PROVIDED RECORDS
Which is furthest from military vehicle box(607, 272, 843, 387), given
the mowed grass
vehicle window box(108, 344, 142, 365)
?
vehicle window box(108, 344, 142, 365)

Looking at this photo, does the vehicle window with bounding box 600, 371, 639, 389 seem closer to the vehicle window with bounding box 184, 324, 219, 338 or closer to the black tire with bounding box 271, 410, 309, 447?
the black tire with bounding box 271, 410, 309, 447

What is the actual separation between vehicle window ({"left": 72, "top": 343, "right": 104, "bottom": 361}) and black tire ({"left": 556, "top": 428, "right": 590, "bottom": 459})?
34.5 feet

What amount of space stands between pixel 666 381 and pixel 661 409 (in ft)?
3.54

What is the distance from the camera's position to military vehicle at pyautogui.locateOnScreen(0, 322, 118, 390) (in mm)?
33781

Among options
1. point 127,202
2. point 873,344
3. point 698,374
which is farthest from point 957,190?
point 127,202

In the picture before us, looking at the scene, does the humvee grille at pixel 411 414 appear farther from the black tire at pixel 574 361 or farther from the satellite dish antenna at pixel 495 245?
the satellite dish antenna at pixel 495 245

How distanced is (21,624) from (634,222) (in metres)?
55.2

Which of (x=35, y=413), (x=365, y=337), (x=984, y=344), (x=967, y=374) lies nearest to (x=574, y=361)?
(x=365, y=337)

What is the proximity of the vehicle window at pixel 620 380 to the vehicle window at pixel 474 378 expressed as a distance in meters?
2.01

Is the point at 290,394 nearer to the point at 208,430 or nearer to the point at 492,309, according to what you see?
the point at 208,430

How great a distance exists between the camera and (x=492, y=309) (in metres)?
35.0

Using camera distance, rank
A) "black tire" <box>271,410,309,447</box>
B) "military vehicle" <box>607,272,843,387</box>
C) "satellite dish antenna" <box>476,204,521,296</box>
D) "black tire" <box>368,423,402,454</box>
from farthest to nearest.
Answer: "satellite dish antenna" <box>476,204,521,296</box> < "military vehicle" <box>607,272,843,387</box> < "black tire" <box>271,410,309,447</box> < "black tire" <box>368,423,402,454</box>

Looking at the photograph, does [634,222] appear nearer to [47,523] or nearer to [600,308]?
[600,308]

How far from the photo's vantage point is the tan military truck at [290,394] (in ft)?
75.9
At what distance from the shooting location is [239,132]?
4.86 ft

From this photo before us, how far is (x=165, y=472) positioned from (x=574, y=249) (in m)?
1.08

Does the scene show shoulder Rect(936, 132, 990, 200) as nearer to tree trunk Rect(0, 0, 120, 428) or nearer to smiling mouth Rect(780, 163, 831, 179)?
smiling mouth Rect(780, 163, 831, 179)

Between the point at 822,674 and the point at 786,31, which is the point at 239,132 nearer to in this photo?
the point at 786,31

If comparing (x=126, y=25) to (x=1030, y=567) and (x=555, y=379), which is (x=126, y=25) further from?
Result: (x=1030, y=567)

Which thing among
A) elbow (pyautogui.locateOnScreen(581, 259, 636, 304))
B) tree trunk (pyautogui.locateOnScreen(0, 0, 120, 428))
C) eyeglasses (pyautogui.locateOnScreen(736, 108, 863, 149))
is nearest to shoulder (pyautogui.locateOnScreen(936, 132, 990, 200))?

GIVEN TASK
Extract the closing run of lines, starting with the one containing "Between the point" and ending at the last, exactly as written.

RESPONSE TO THE EXERCISE
Between the point at 822,674 and the point at 786,31, which is the point at 239,132 nearer to in this photo?
the point at 786,31

If comparing (x=126, y=25) to (x=1030, y=567) and (x=555, y=379), which is (x=126, y=25) further from?
Result: (x=1030, y=567)

Which thing among
A) elbow (pyautogui.locateOnScreen(581, 259, 636, 304))
B) tree trunk (pyautogui.locateOnScreen(0, 0, 120, 428))
C) eyeglasses (pyautogui.locateOnScreen(736, 108, 863, 149))
is nearest to shoulder (pyautogui.locateOnScreen(936, 132, 990, 200))?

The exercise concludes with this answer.